:: WHAT THE TASK REQUIRES ::
Whenever a line in the data holds the string "Road", pull that line out.

(Saved entries)
※ ※ ※

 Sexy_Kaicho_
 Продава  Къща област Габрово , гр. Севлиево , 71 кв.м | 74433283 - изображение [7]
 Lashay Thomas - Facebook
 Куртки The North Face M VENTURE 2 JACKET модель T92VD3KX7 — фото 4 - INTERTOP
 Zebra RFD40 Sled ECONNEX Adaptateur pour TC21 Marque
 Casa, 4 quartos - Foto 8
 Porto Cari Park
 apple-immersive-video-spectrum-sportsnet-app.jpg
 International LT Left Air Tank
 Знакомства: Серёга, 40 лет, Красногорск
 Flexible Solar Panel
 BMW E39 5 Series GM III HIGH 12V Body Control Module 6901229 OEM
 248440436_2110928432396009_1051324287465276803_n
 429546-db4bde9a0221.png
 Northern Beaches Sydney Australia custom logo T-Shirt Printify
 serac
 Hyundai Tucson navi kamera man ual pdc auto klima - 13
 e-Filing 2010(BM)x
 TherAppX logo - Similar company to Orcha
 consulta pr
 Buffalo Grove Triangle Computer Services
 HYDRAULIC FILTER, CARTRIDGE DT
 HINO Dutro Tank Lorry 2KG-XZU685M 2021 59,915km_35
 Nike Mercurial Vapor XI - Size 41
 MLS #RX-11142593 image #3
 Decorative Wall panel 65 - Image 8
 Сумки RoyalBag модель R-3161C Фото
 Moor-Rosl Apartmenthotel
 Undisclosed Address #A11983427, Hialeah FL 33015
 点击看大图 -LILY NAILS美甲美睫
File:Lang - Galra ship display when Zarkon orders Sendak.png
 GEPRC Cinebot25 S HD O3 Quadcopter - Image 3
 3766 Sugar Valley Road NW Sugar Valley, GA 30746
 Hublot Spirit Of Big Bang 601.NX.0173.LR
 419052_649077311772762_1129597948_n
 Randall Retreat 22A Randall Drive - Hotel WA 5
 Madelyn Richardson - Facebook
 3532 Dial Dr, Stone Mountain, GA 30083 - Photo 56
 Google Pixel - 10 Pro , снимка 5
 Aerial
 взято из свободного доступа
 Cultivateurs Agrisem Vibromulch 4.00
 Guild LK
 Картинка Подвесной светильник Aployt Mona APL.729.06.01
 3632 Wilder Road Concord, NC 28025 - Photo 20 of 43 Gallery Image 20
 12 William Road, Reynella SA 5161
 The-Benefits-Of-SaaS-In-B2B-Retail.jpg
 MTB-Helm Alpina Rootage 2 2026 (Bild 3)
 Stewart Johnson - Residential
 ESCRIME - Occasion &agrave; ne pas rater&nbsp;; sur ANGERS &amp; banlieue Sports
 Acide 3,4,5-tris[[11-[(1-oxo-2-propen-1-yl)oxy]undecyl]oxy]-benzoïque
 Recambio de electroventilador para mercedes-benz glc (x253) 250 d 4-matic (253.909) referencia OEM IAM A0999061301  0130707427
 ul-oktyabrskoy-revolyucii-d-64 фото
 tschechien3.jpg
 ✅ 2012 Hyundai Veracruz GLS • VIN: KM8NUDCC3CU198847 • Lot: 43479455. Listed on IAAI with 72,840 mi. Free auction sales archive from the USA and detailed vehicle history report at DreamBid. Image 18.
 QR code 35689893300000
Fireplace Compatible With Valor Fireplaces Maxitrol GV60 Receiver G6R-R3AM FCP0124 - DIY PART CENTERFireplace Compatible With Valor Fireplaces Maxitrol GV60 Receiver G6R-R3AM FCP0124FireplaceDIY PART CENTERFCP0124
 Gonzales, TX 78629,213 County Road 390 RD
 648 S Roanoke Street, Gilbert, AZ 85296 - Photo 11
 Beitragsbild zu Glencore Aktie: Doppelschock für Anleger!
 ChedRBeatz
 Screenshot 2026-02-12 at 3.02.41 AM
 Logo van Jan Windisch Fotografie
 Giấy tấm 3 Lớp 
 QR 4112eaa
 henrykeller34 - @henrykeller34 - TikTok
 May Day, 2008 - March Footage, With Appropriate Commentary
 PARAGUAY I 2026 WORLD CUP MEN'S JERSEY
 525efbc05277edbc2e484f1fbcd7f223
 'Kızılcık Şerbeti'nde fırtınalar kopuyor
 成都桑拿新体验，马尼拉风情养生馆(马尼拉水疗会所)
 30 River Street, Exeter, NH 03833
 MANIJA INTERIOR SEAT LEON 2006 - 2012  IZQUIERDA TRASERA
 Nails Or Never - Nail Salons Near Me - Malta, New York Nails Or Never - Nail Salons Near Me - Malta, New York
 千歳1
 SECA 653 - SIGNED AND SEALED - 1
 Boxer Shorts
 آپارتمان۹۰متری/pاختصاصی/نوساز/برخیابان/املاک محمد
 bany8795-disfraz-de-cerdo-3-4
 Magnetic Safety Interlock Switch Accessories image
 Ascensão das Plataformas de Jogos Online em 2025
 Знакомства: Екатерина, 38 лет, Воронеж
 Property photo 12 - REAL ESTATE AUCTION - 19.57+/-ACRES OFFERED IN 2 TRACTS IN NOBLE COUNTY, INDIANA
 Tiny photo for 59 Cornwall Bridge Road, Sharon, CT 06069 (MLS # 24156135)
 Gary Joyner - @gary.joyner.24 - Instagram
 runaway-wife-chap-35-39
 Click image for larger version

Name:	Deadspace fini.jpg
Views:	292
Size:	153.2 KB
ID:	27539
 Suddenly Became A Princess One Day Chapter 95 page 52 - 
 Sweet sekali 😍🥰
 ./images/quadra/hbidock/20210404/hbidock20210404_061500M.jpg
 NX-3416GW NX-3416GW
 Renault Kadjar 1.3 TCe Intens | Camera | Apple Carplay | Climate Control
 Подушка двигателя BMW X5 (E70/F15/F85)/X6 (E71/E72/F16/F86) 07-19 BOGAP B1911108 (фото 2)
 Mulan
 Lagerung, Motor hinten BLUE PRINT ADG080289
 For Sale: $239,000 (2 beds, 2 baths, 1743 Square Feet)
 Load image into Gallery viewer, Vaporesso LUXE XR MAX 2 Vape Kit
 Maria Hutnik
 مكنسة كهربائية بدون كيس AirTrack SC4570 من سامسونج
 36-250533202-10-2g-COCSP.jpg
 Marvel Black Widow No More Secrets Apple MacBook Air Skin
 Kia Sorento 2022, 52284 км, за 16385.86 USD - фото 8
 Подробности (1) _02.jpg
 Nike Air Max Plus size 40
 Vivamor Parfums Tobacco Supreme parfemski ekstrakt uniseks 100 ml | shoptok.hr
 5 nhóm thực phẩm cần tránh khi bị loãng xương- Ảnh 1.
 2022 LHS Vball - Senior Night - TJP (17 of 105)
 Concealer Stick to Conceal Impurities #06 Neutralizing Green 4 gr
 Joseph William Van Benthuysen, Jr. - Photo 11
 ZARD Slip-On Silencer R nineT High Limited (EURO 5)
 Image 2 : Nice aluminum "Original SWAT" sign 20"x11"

※ ※ ※

:: RESULT ::
 3766 Sugar Valley Road NW Sugar Valley, GA 30746
 3632 Wilder Road Concord, NC 28025 - Photo 20 of 43 Gallery Image 20
 12 William Road, Reynella SA 5161
 Gonzales, TX 78629,213 County Road 390 RD
 Tiny photo for 59 Cornwall Bridge Road, Sharon, CT 06069 (MLS # 24156135)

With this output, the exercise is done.